Pipelining in Query Processing
In the earlier section, we learned about materialization in which we evaluate multiple operations in the given expression via temporary relations. But, it leads to a drawback of producing a high number of temporary files. It makes the query-evaluation less efficient. However, the evaluation of the query should be highly efficient in producing an effective output.
Here, we will discuss another method of evaluating the multiple operations of an expression that works more efficiently than materialization. Such a more efficient way is known as Pipelining. Pipelining helps in improving the efficiency of the query-evaluation by decreasing the production of a number of temporary files. Actually, we reduce the construction of the temporary files by merging the multiple operations into a pipeline. The result of one currently executed operation passes to the next operation for its execution, and the chain continues till all operations are completed, and we get the final output of the expression. Such type of evaluation process is known as Pipelined Evaluation.
Advantages of Pipeline
There are following advantages of creating a pipelining of operations:
- It reduces the cost of query evaluation by eliminating the cost of reading and writing the temporary relations, unlike the materialization process.
- If we combine the root operator of a query evaluation plan in a pipeline with its inputs, the process of generating query results becomes quick. As a result, it is beneficial for the users as they can view the results of their asked queries as soon as the outputs get generated. Else, the users need to wait for high-time to get and view any query results.
Pipelining vs. Materialization
Although both methods are used for evaluating multiple operations of expression, there are few differences between them. The difference points are described in the below table:
|It is a modern approach to evaluate multiple operations.
||It is a traditional approach to evaluate multiple operations.
|It does not use any temporary relations for storing the results of the evaluated operations.
||It uses temporary relations for storing the results of the evaluated operations.

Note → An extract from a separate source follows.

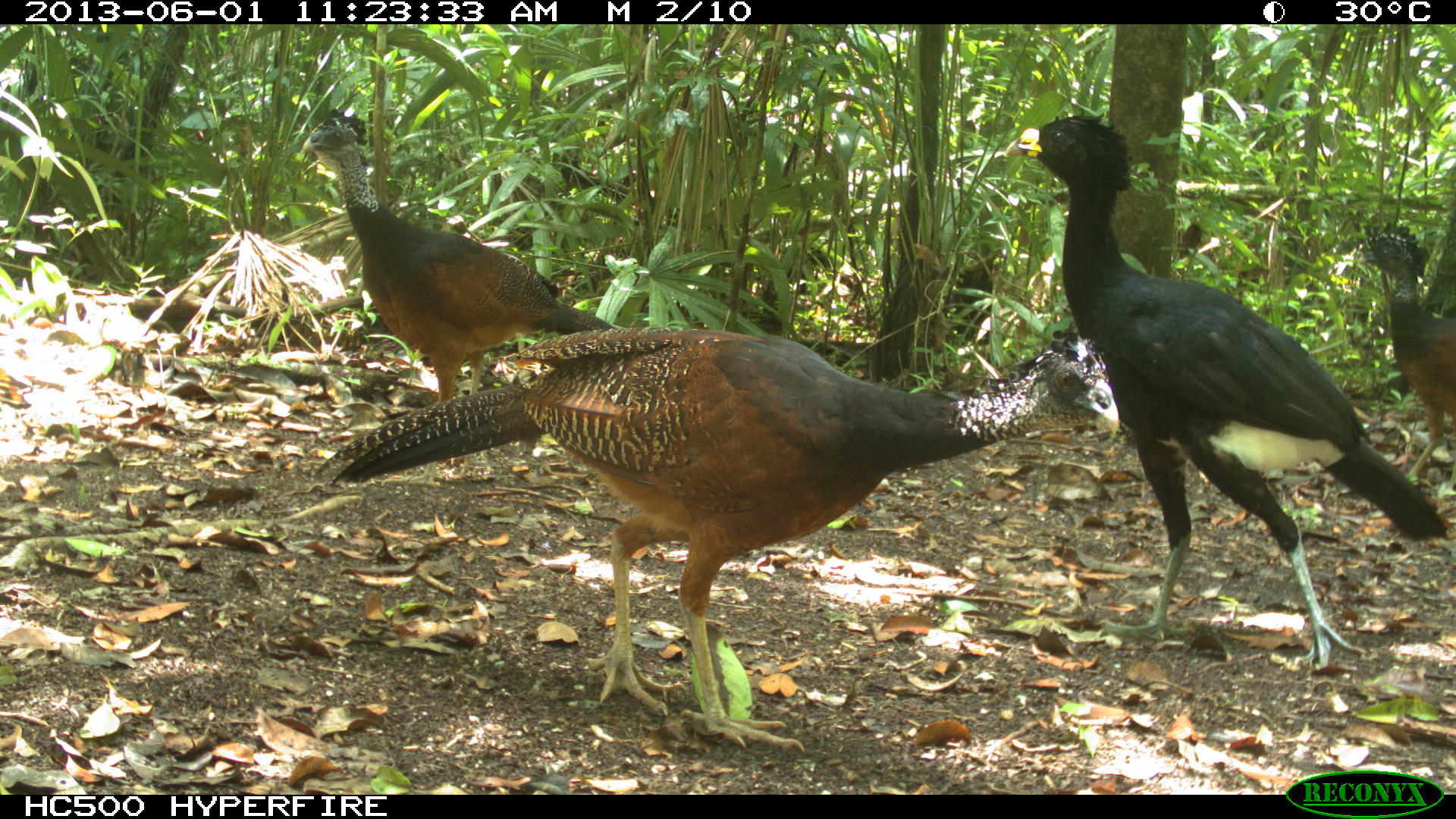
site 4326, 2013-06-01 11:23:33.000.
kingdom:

So, it needs more temporary files and I/O.
|It is a more efficient way of query evaluation as it quickly generates the results.
||It is less efficient as it takes time to generate the query results.
|It requires memory buffers at a high rate for generating outputs. Insufficient memory buffers will cause thrashing.
||It does not have any higher requirements for memory buffers for query evaluation.
|Poor performance if trashing occurs.
||No trashing occurs in materialization. Thus, in such cases, materialization is having better performance.
|It optimizes the cost of query evaluation. As it does not include the cost of reading and writing the temporary storages.
||The overall cost includes the cost of operations plus the cost of reading and writing results on the temporary storage.